- [PROBLEM SET]
[a] Retype everything in the text about 54 Gillygate from "But whatever name" down to "retail environment, perhaps.", keeping every word and punctuation mark unchanged.
[b] Extend the text about 54 Gillygate, picking up right after its final sentence.

- [TEXT EXCERPT]
* * *

It’s 54 Gillygate now, but it used to be a pub. For a long time. With many changes of name. When its years as a pub came to an end, and planning applications were submitted, there were concerns that the plans were a bit too Las Vegas:
What we’ve actually got, as pictured as I dashed past earlier this month, is a kitchen showroom:
Seven years ago, December 2012, it was the Pink Pony:
… and before that, the Bay Horse, Gillys … Stereo, Cert 18 … (have I missed any?) and towards the end of it being a drinking establishment, the Fleeting Arms and then Monroes?
But whatever name it had when it was a pub, it’s clearly now, in 2019, a shop. Which we could see as a sign of confidence in the future of Gillygate as a thriving retail environment, perhaps.

* * *

- [DATASET EXCERPTS]

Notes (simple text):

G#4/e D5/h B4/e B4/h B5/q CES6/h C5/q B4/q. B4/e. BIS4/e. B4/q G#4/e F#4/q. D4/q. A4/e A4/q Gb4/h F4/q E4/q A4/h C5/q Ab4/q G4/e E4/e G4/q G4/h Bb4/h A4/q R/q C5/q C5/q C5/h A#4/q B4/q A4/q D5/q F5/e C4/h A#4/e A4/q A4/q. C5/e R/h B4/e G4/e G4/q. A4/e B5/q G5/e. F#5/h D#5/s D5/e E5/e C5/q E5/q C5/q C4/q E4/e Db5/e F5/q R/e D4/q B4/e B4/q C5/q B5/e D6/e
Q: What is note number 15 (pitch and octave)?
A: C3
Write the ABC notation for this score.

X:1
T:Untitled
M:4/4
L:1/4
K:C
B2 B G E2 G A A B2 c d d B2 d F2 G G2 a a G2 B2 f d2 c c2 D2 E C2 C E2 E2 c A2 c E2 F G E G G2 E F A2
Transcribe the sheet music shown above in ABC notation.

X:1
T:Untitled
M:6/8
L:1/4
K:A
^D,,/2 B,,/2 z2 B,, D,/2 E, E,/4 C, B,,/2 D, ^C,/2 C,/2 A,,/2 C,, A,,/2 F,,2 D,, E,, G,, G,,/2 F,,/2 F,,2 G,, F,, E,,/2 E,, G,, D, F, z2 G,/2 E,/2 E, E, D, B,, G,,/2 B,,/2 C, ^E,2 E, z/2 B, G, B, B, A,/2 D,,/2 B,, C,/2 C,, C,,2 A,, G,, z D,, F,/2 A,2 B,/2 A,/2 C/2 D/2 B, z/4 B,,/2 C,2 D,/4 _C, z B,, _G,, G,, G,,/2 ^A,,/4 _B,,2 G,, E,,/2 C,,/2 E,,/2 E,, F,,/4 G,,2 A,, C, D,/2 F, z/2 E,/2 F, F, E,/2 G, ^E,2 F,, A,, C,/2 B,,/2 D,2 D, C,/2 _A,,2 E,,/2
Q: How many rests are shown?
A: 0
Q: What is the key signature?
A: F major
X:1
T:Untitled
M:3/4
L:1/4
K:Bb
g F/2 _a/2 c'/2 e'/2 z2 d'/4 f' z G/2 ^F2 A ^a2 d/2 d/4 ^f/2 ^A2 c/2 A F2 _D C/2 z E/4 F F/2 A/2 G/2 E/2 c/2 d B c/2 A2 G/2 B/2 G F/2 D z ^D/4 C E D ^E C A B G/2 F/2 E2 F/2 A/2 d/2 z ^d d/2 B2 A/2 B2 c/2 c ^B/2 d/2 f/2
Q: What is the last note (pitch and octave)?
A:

* * *

- [ANSWERS FOR THE TASKS]
[a]
But whatever name it had when it was a pub, it’s clearly now, in 2019, a shop. Which we could see as a sign of confidence in the future of Gillygate as a thriving retail environment, perhaps.

[b]
And those of us who have memories of 54 Gillygate under its many different names when it was a pub and meeting place … just remember the good times. Everything changes …
I can remember the Bay Horse at 54 Gillygate in the early 1980’s. It was a Stone’s pub (Sheffield brewery part of Bass) and a new couple (the Allis’s I recall, they had come from the Light Horseman pub on Fulford Rd., set out with the intention to make it a leading live music pub with real ale in York – it had a large-ish function room at the back with a small serving bar. It really took off – the draught Bass was excellent, his serving staff came from the Ripon & St. John College, and Wednesday nights (I’m sure it was Wednesday) was jazz funk night with a local 5-piece band called ‘American Express’ who played ‘jazz/funk/fusion’ They were so good that in 1982 they released a 12 inch single and an LP, both of which I’ve still got (but no turntable to play them on for many years). I think there was an independent record shop further down Gillygate who stocked their record (Pinnacle Records). But such was the success of the pub that the landlord couldn’t keep up with the demand for hand pulled beer so they were replaced with electric pumps for keg beer and I’m afraid my loyalty went elsewhere, and I think the band went off to London to try and get a recording contract. 40 years on always wondered what happened to the pub (and what happened to the band?)
My grandfather James, Percival Lancaster ran this pub in the early, to mid 1930s.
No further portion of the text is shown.